▶ **EXERCISE GOAL**: What you return must be the complete listing, unchanged.

▶ **GIVEN DATA**:
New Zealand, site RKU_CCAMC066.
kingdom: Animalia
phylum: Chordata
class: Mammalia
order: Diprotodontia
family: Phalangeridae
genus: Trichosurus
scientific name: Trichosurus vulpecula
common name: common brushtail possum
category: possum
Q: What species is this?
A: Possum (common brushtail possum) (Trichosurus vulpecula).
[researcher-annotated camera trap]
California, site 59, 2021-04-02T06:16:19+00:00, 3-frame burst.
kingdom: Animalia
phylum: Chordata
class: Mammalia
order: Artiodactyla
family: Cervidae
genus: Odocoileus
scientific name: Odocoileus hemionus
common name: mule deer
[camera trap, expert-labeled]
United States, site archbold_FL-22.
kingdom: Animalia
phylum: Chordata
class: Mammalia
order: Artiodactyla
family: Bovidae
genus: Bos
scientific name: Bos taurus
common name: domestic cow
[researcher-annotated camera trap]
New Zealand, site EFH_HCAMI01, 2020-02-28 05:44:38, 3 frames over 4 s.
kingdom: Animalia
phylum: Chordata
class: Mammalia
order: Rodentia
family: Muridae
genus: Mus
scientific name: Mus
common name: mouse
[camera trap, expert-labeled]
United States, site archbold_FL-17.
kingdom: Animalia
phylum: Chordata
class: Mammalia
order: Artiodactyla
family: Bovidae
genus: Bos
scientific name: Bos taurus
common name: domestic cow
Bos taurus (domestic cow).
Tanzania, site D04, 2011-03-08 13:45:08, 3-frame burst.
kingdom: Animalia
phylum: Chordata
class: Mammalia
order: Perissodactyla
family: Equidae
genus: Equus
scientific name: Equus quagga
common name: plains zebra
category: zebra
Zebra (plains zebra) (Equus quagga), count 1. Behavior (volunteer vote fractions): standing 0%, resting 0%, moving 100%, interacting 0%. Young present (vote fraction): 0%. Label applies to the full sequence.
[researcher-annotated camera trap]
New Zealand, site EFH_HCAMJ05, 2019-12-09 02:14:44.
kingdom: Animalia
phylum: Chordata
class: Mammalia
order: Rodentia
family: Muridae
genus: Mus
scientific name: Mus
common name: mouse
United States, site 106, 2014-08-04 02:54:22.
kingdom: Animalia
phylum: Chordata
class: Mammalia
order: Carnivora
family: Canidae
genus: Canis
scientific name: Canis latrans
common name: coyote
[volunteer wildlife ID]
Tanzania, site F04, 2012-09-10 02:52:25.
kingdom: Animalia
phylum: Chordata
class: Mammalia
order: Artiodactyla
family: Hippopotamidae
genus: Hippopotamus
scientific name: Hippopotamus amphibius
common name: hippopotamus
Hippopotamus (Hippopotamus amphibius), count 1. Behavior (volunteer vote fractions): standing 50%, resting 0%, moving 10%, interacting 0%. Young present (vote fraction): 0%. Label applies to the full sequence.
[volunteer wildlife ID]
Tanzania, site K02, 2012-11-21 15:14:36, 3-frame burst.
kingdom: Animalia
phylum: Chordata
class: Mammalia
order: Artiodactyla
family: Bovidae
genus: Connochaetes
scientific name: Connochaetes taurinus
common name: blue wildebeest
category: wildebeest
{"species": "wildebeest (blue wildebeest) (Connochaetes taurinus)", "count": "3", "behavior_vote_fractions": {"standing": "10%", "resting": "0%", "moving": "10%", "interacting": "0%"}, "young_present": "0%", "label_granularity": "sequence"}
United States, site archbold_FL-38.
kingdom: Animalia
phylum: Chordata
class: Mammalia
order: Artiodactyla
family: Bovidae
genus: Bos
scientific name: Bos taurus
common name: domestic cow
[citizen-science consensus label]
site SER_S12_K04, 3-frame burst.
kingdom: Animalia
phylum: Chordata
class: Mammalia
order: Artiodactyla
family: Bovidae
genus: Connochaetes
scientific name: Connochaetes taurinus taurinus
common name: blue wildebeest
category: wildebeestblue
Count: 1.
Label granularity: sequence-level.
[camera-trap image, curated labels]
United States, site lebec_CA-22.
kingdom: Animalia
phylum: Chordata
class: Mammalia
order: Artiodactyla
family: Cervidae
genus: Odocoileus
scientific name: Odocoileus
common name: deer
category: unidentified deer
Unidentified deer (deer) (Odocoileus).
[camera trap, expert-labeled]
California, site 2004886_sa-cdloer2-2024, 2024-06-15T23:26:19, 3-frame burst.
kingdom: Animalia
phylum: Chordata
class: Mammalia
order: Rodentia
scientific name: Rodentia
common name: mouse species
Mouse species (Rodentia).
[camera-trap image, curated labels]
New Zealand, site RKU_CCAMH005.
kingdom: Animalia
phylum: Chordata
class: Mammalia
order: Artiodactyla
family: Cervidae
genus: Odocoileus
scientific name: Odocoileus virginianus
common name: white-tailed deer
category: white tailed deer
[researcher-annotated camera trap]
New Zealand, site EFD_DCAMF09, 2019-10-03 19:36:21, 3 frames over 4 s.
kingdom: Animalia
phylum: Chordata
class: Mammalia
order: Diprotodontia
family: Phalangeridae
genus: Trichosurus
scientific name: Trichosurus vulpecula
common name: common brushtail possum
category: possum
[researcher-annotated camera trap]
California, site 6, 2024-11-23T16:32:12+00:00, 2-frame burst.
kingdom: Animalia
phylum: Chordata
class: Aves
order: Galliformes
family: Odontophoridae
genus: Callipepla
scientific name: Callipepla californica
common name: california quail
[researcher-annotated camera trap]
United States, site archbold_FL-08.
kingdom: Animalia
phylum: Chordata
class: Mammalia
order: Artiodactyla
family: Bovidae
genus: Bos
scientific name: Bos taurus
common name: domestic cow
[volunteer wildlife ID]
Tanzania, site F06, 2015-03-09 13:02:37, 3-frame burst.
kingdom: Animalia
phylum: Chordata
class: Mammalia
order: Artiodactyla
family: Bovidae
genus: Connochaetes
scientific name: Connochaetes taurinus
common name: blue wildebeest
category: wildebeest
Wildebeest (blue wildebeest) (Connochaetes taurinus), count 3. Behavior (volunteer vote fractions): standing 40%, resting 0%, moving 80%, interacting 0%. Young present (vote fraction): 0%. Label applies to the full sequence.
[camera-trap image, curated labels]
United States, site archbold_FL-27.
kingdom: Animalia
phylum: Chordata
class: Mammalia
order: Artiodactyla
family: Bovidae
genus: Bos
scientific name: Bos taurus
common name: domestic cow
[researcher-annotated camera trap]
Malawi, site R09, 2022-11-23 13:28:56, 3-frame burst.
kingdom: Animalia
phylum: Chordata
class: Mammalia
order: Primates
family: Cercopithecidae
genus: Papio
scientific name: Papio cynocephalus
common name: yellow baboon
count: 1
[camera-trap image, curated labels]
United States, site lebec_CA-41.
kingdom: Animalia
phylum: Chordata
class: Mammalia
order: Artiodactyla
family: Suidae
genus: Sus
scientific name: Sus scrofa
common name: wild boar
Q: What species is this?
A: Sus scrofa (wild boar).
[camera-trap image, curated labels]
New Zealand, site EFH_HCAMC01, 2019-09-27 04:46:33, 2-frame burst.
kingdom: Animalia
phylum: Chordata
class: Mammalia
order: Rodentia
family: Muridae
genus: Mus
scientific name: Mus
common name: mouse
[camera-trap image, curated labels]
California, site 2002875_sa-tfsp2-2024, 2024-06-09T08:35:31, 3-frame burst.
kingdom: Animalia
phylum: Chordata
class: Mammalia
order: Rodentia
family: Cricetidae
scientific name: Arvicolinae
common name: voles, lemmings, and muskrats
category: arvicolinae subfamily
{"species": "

▶ **RESULT OF THE TASK**:
New Zealand, site RKU_CCAMC066.
kingdom: Animalia
phylum: Chordata
class: Mammalia
order: Diprotodontia
family: Phalangeridae
genus: Trichosurus
scientific name: Trichosurus vulpecula
common name: common brushtail possum
category: possum
Q: What species is this?
A: Possum (common brushtail possum) (Trichosurus vulpecula).
[researcher-annotated camera trap]
California, site 59, 2021-04-02T06:16:19+00:00, 3-frame burst.
kingdom: Animalia
phylum: Chordata
class: Mammalia
order: Artiodactyla
family: Cervidae
genus: Odocoileus
scientific name: Odocoileus hemionus
common name: mule deer
[camera trap, expert-labeled]
United States, site archbold_FL-22.
kingdom: Animalia
phylum: Chordata
class: Mammalia
order: Artiodactyla
family: Bovidae
genus: Bos
scientific name: Bos taurus
common name: domestic cow
[researcher-annotated camera trap]
New Zealand, site EFH_HCAMI01, 2020-02-28 05:44:38, 3 frames over 4 s.
kingdom: Animalia
phylum: Chordata
class: Mammalia
order: Rodentia
family: Muridae
genus: Mus
scientific name: Mus
common name: mouse
[camera trap, expert-labeled]
United States, site archbold_FL-17.
kingdom: Animalia
phylum: Chordata
class: Mammalia
order: Artiodactyla
family: Bovidae
genus: Bos
scientific name: Bos taurus
common name: domestic cow
Bos taurus (domestic cow).
Tanzania, site D04, 2011-03-08 13:45:08, 3-frame burst.
kingdom: Animalia
phylum: Chordata
class: Mammalia
order: Perissodactyla
family: Equidae
genus: Equus
scientific name: Equus quagga
common name: plains zebra
category: zebra
Zebra (plains zebra) (Equus quagga), count 1. Behavior (volunteer vote fractions): standing 0%, resting 0%, moving 100%, interacting 0%. Young present (vote fraction): 0%. Label applies to the full sequence.
[researcher-annotated camera trap]
New Zealand, site EFH_HCAMJ05, 2019-12-09 02:14:44.
kingdom: Animalia
phylum: Chordata
class: Mammalia
order: Rodentia
family: Muridae
genus: Mus
scientific name: Mus
common name: mouse
United States, site 106, 2014-08-04 02:54:22.
kingdom: Animalia
phylum: Chordata
class: Mammalia
order: Carnivora
family: Canidae
genus: Canis
scientific name: Canis latrans
common name: coyote
[volunteer wildlife ID]
Tanzania, site F04, 2012-09-10 02:52:25.
kingdom: Animalia
phylum: Chordata
class: Mammalia
order: Artiodactyla
family: Hippopotamidae
genus: Hippopotamus
scientific name: Hippopotamus amphibius
common name: hippopotamus
Hippopotamus (Hippopotamus amphibius), count 1. Behavior (volunteer vote fractions): standing 50%, resting 0%, moving 10%, interacting 0%. Young present (vote fraction): 0%. Label applies to the full sequence.
[volunteer wildlife ID]
Tanzania, site K02, 2012-11-21 15:14:36, 3-frame burst.
kingdom: Animalia
phylum: Chordata
class: Mammalia
order: Artiodactyla
family: Bovidae
genus: Connochaetes
scientific name: Connochaetes taurinus
common name: blue wildebeest
category: wildebeest
{"species": "wildebeest (blue wildebeest) (Connochaetes taurinus)", "count": "3", "behavior_vote_fractions": {"standing": "10%", "resting": "0%", "moving": "10%", "interacting": "0%"}, "young_present": "0%", "label_granularity": "sequence"}
United States, site archbold_FL-38.
kingdom: Animalia
phylum: Chordata
class: Mammalia
order: Artiodactyla
family: Bovidae
genus: Bos
scientific name: Bos taurus
common name: domestic cow
[citizen-science consensus label]
site SER_S12_K04, 3-frame burst.
kingdom: Animalia
phylum: Chordata
class: Mammalia
order: Artiodactyla
family: Bovidae
genus: Connochaetes
scientific name: Connochaetes taurinus taurinus
common name: blue wildebeest
category: wildebeestblue
Count: 1.
Label granularity: sequence-level.
[camera-trap image, curated labels]
United States, site lebec_CA-22.
kingdom: Animalia
phylum: Chordata
class: Mammalia
order: Artiodactyla
family: Cervidae
genus: Odocoileus
scientific name: Odocoileus
common name: deer
category: unidentified deer
Unidentified deer (deer) (Odocoileus).
[camera trap, expert-labeled]
California, site 2004886_sa-cdloer2-2024, 2024-06-15T23:26:19, 3-frame burst.
kingdom: Animalia
phylum: Chordata
class: Mammalia
order: Rodentia
scientific name: Rodentia
common name: mouse species
Mouse species (Rodentia).
[camera-trap image, curated labels]
New Zealand, site RKU_CCAMH005.
kingdom: Animalia
phylum: Chordata
class: Mammalia
order: Artiodactyla
family: Cervidae
genus: Odocoileus
scientific name: Odocoileus virginianus
common name: white-tailed deer
category: white tailed deer
[researcher-annotated camera trap]
New Zealand, site EFD_DCAMF09, 2019-10-03 19:36:21, 3 frames over 4 s.
kingdom: Animalia
phylum: Chordata
class: Mammalia
order: Diprotodontia
family: Phalangeridae
genus: Trichosurus
scientific name: Trichosurus vulpecula
common name: common brushtail possum
category: possum
[researcher-annotated camera trap]
California, site 6, 2024-11-23T16:32:12+00:00, 2-frame burst.
kingdom: Animalia
phylum: Chordata
class: Aves
order: Galliformes
family: Odontophoridae
genus: Callipepla
scientific name: Callipepla californica
common name: california quail
[researcher-annotated camera trap]
United States, site archbold_FL-08.
kingdom: Animalia
phylum: Chordata
class: Mammalia
order: Artiodactyla
family: Bovidae
genus: Bos
scientific name: Bos taurus
common name: domestic cow
[volunteer wildlife ID]
Tanzania, site F06, 2015-03-09 13:02:37, 3-frame burst.
kingdom: Animalia
phylum: Chordata
class: Mammalia
order: Artiodactyla
family: Bovidae
genus: Connochaetes
scientific name: Connochaetes taurinus
common name: blue wildebeest
category: wildebeest
Wildebeest (blue wildebeest) (Connochaetes taurinus), count 3. Behavior (volunteer vote fractions): standing 40%, resting 0%, moving 80%, interacting 0%. Young present (vote fraction): 0%. Label applies to the full sequence.
[camera-trap image, curated labels]
United States, site archbold_FL-27.
kingdom: Animalia
phylum: Chordata
class: Mammalia
order: Artiodactyla
family: Bovidae
genus: Bos
scientific name: Bos taurus
common name: domestic cow
[researcher-annotated camera trap]
Malawi, site R09, 2022-11-23 13:28:56, 3-frame burst.
kingdom: Animalia
phylum: Chordata
class: Mammalia
order: Primates
family: Cercopithecidae
genus: Papio
scientific name: Papio cynocephalus
common name: yellow baboon
count: 1
[camera-trap image, curated labels]
United States, site lebec_CA-41.
kingdom: Animalia
phylum: Chordata
class: Mammalia
order: Artiodactyla
family: Suidae
genus: Sus
scientific name: Sus scrofa
common name: wild boar
Q: What species is this?
A: Sus scrofa (wild boar).
[camera-trap image, curated labels]
New Zealand, site EFH_HCAMC01, 2019-09-27 04:46:33, 2-frame burst.
kingdom: Animalia
phylum: Chordata
class: Mammalia
order: Rodentia
family: Muridae
genus: Mus
scientific name: Mus
common name: mouse
[camera-trap image, curated labels]
California, site 2002875_sa-tfsp2-2024, 2024-06-09T08:35:31, 3-frame burst.
kingdom: Animalia
phylum: Chordata
class: Mammalia
order: Rodentia
family: Cricetidae
scientific name: Arvicolinae
common name: voles, lemmings, and muskrats
category: arvicolinae subfamily
{"species": "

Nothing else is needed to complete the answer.